Georgius Agricola, 24 Mart 1494 yılında Almanya’da Saksonya eyaletinde yer alan Glauchau şehrinde dünyaya gelmiş Alman mineroloji bilim insanıdır. İlk maden mühendisi ve “Mineralojinin Babası” olarak bilinir. Yetişkinlik döneminde Agricola soyadını kullanmıştır, Başyapıtı De Re Metallica kitabıdır.
Georgius Agricola, yirmi yaşındayken Leipzig Üniversitesi’ne girerek felsefe ve filoloji okudu (1514-1518). Dönemin geleneğine uyarak Georg Bauer olan adını Georgius Agricola olarak Latinceye çevirdi. Çeşitli okullarda Latince ve Yunanca öğretmenliği yaptı. Tıp öğrenimi için Leipzig Üniversitesine dönmek istediyse de, dönemin Protestanlıkla ilgili çalkantıları (kendisi Katolikti) İtalya’ya gitmesine yol açtı (1524). Padua (Bologna) ve Ferrara üniversitelerinde felsefe, tıp ve doğa bilimleri öğrenimi görerek tıp diploması aldı. Bu dönemde, Venedik’ teki Aidine Yayınevi’nde, Galenos’un kitaplarını basıma hazırlarken John Clement ile çalıştı. Thomas More’un sekreteri olan Clement, onun sosyal yapı ve yasalarla ilgilenmesini sağladı. Aynı dönemde tanıştığı ünlü hümanist Erasmus ise Agricola’yı yazmaya özendirdi. Agricola’nın ilk kitabı olan Bermannus, sive de re Metallica’nın (Bermannus ya da Metaller Üzerine) 1530, önsözünü de Erasmus yazdı. 1526’da Almanya’ya geri döndü, bir yıl sonra Bohemya’da çağının en önemli madencilik kentlerinden Joachimsthal’ de hekimlik yapmaya başladı (1527-1530). Çoğu maden işçisi olan hastalarından edindiği gözlemler ve deneyimlerinin kitaplarına yansıması, onun meslek hastalıkları hekimliğinin kurucularından sayılmasını sağladı. Hekimliğinin yanı sıra çevredeki maden ocakları ve izabe kuruluşlarını dolaşıp inceleyerek gözleme dayanan bilgiler derledi. 1533’te Chemnitz Kenti’ne yerleşerek mesleğini sürdürdü. Derlediği bilgiler ve edindiği gözlemlere dayanarak yazmaya başladı. Halkın ona duyduğu saygı, bir Protestan kenti olan bu kente belediye başkanı olarak atanmasına ve imparatorlukta etkin diplomatik görevler almasına yol açtı.

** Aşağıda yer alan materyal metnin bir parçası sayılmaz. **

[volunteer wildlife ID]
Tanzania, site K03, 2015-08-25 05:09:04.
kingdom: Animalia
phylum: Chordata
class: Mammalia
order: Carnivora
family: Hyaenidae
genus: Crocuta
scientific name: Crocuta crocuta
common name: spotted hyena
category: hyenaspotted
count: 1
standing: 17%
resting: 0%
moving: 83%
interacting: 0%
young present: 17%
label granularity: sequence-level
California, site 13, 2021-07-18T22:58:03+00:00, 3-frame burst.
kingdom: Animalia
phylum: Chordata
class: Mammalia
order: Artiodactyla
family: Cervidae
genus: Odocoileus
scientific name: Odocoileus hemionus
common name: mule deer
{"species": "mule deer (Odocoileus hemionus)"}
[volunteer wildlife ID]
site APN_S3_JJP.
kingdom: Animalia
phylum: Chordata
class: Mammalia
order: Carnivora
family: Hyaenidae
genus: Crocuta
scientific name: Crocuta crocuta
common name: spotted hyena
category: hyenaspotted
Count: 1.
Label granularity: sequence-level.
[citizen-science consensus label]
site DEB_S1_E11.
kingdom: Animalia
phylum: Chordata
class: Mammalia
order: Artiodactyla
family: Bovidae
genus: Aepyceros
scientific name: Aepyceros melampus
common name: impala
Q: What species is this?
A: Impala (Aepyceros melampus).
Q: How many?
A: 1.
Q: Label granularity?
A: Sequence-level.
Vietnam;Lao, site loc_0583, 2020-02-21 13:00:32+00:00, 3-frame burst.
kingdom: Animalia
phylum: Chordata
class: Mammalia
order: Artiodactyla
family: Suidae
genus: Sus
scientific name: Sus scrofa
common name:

Maden ve madencilik konusunu işlediği eserlerinde, döneminde fosil olarak nitelendirilen madenleri geometrik biçimlerine göre sınıflandırarak minerolojinin temellerini attı. Ayrıca yeraltı suları ve gazlarının oluşumu, akarsuların aşındırma etkisinin yüzey şekillerinin oluşumuna katkısıyla ilgili inceleme ve görüşleri, çağdaş jeolojiye yakındır. Kendinden önce yazılanlardan yararlanmakla birlikte kendi gözlem ve düşüncelerimin önde geldiği ve 20 yıllık bir çalışmanın ürünü olan baş eseri De Re Metallica (Metaller Üzerine) 1556, madencilik ve jeoloji bakımından olduğu kadar hukuk, iktisat ve tıp tarihi konularında da önemlidir. Ayrıca kitabın resimleri, 16. yüzyıl teknolojisinin en güvenilir belgeleridir. Ancak bu resimlerin dönemin tahta oyma tekniğiyle hazırlanması, baskının uzamasına ve 12 bölümlük kitabın, Agricola’nın ölümünden bir yıl sonra yayımlanabilmesine yol açtı. Önsözü 1551 tarihini taşıyan ve Latince yazılıp 1557’de Almancaya, 1563’te İtalyancaya çevrilen De Re Metallica 200 yıl madenciliğin el kitabı oldu.
Öteki eserleri: De Natura Fossilium (Fosillerin Yapısı Üzerine) 1546; De Ortu et Causis Subterraneorum (Ye-raltının Kökeni ve Nedenleri Üzerine) 1546; De Natura Eorum Gave Efflount ex Terra (Yeraltından Sızan Madenlerin Yapısı Üzerine) 1546.